Recognition Of The Functional Sites Based On The DNA Sequence

The functional sites in the DNA sequence are widely analyzed because of their relation with the gene regulation and transcription. How to recognize these functional sites accurately based on the DNA sequence has been a topic of long-standing interest in the Bioinformatics.In this paper, a detection algorithm is firstly proposed for the prokaryotic promoters using an improved position weight matrix (PWM) method based on an entropy measure. In this method, the conservative sites of the prokaryotic promoters are extracted according to an entropy measure, and then two improved position weight matrices are constructed based on the training set. By using the values of the matrix elements in the specific columns corresponding to the extracted conservative sites, the test sequences are scored and subsequently classified. Experimental results on several datasets show that the proposed algorithm outperforms the existing ones in sensitivity, specificity, correlation coefficient and precision.Secondly we develop a novel pattern recognition based approach to identify nucleosome positions.
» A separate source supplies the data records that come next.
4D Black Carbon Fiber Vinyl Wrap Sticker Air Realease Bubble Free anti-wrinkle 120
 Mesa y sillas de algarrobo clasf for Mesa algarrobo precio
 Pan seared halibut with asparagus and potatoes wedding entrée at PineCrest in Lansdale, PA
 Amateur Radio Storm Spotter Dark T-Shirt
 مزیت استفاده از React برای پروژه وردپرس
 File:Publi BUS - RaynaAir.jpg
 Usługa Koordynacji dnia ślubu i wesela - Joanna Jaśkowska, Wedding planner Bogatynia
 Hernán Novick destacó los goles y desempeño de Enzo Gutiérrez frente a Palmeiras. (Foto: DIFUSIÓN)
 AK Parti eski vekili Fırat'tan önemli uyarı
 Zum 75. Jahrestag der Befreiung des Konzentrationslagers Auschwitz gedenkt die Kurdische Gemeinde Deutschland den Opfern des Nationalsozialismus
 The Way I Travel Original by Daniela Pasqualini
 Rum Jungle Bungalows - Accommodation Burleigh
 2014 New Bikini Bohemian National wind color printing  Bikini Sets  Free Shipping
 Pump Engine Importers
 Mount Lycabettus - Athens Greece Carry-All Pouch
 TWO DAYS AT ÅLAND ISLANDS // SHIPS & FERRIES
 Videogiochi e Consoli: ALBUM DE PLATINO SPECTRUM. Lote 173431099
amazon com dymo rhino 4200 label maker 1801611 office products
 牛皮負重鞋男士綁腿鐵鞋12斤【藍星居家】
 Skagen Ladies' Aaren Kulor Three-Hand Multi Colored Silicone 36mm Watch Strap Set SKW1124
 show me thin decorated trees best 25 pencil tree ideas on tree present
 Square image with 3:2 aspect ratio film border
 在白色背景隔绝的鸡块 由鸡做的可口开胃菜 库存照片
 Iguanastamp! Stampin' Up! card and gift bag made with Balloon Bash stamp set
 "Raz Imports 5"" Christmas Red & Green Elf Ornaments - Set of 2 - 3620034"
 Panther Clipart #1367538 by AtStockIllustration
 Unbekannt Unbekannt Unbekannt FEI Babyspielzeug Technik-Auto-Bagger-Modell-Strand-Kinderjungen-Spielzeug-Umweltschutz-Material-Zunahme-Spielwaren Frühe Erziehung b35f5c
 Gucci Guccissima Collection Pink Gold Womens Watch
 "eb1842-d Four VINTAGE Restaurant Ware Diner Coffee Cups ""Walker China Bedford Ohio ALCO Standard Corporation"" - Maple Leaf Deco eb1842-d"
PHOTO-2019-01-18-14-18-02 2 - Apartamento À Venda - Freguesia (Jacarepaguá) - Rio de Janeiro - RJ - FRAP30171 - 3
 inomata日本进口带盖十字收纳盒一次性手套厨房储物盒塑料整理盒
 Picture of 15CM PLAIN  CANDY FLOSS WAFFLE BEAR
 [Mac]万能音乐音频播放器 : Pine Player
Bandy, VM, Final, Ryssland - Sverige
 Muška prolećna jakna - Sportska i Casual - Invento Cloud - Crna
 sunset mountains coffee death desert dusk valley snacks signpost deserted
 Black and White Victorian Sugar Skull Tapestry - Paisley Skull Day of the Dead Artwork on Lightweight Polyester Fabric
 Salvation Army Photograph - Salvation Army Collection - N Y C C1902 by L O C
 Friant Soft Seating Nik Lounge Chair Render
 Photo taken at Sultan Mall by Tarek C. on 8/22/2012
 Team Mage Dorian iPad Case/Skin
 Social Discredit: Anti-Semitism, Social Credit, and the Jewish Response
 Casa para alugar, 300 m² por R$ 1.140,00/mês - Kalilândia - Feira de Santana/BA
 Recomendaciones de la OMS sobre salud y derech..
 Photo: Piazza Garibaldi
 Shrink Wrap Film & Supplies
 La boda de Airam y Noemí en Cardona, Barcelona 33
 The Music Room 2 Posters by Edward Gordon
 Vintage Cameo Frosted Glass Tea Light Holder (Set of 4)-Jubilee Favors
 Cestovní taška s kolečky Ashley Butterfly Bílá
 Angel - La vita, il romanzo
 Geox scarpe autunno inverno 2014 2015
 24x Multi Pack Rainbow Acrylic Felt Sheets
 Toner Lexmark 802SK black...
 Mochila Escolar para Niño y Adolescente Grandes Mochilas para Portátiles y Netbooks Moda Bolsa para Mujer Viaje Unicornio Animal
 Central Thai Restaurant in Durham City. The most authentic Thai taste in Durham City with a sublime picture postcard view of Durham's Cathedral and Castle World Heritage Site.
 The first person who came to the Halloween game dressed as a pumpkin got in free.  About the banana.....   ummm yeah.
This technique combines two methods for nucleosome pattern matching and ambiguity elimination. Firstly the matched mirror position filter is used to match the patterns in the DNA sequence, and then the probabilistic relaxation labeling, which is widely used in image processing, is used to eliminate the noise in the DNA sequence by the contextual information. We then applied this combined framework to the Saccharomyces cerevisiae (yeast) genome. The resulting nucleosome occupancy maps of the yeast show that the accuracy of our proposed algorithm has been significantly improved. Experimental results also show that maybe a kind of mechanism is shared by the nucleosome occupancy maps of different species.